In recent days the President’s comments describing the housing crisis as “our great, great, great failure” caused political controversy.
Tánaiste Leo Varadkar said on Thursday it was “right that the President is free to comment on matters”. However, he said it was “always much easier to describe a problem and to make pronouncements about it than it is to actually come up with solutions and implement them”.
But there was no return to any off-the-cuff comments on such matters in the Phoenix Park on Thursday.
Mr Higgins paid tribute to Ulysses as a “daring, seminal and challenging work” that brought the reader into the “mind and thoughts of an ordinary man as he ambles through his native city”.
He said the book “remains a work that challenges us, puzzles us and continues to leave itself open to new insight and re-interpretation”.

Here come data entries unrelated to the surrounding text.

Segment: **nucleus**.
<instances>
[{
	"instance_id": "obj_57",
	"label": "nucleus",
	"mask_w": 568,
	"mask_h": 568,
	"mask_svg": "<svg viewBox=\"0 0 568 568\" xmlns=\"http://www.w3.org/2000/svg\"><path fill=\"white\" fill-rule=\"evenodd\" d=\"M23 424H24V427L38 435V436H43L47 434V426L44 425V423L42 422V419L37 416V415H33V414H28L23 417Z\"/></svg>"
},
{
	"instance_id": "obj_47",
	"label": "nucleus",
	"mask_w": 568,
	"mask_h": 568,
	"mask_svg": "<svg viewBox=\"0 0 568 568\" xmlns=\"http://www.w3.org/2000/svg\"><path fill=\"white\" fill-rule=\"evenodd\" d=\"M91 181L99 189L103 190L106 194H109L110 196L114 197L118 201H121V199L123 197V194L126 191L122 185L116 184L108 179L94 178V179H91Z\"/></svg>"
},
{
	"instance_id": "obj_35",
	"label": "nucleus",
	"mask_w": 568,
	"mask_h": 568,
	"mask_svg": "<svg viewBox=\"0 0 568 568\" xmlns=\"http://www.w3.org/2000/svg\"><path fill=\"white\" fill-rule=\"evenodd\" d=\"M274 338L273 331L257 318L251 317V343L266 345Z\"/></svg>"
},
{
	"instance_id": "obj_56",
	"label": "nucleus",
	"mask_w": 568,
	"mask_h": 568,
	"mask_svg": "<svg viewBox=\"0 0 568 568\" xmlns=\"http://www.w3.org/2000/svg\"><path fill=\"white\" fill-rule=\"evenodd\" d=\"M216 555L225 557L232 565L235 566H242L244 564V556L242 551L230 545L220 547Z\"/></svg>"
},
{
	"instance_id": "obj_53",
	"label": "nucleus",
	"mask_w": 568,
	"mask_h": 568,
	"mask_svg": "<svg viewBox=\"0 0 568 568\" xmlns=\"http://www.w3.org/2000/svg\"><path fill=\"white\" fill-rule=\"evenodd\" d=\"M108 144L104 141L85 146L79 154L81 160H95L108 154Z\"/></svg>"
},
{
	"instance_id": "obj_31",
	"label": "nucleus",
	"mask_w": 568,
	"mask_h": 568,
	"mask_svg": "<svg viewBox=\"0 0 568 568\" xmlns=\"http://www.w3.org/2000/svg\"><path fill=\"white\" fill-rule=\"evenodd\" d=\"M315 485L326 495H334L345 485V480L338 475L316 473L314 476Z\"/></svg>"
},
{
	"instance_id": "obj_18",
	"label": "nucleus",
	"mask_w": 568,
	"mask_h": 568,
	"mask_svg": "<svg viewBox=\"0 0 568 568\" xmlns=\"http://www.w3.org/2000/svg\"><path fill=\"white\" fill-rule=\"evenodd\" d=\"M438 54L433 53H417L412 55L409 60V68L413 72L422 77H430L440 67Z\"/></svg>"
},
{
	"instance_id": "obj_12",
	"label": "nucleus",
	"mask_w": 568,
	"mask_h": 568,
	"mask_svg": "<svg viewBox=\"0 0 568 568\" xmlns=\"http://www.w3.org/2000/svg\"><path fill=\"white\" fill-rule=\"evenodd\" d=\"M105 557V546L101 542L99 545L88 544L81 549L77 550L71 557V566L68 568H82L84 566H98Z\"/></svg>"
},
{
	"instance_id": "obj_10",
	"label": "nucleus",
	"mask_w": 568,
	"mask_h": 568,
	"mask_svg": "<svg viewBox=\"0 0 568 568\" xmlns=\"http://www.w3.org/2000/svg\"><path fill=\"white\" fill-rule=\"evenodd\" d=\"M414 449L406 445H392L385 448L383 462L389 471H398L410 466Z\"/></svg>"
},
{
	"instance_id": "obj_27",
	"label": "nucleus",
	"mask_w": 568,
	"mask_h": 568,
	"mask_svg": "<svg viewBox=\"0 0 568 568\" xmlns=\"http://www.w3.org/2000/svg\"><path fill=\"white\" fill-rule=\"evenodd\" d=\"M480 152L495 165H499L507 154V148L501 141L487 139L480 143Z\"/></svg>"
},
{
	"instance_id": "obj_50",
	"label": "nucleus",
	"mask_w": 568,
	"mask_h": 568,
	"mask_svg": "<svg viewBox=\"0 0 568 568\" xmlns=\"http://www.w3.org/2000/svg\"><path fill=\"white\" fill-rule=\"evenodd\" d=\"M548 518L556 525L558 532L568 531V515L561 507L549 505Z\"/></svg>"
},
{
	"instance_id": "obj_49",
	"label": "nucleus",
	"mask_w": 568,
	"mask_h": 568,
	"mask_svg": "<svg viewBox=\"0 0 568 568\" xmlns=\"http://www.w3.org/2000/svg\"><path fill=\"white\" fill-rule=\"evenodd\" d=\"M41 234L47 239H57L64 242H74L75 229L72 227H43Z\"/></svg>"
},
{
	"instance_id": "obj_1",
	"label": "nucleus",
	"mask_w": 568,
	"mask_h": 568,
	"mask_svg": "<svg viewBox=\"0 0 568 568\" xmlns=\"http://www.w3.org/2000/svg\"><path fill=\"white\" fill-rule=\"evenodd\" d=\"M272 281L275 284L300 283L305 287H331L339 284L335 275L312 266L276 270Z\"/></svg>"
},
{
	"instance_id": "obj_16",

The President spoke about visiting Joyce’s grave in Fluntern, Zürich, Switzerland, in 2018. He recalled a discussion with Stephen Joyce, the grandson and last direct descendant of the author, who died in 2020, about his wish to have one of Joyce’s poems inscribed at the site.
The chosen poem was A Flower Given to My Daughter, Mr Higgins told those present, before producing a small pocketbook and reading the short poem to the group. The President added he had “contacted the authorities” in Zürich about having an inscription with the work installed at the grave and was waiting for a response.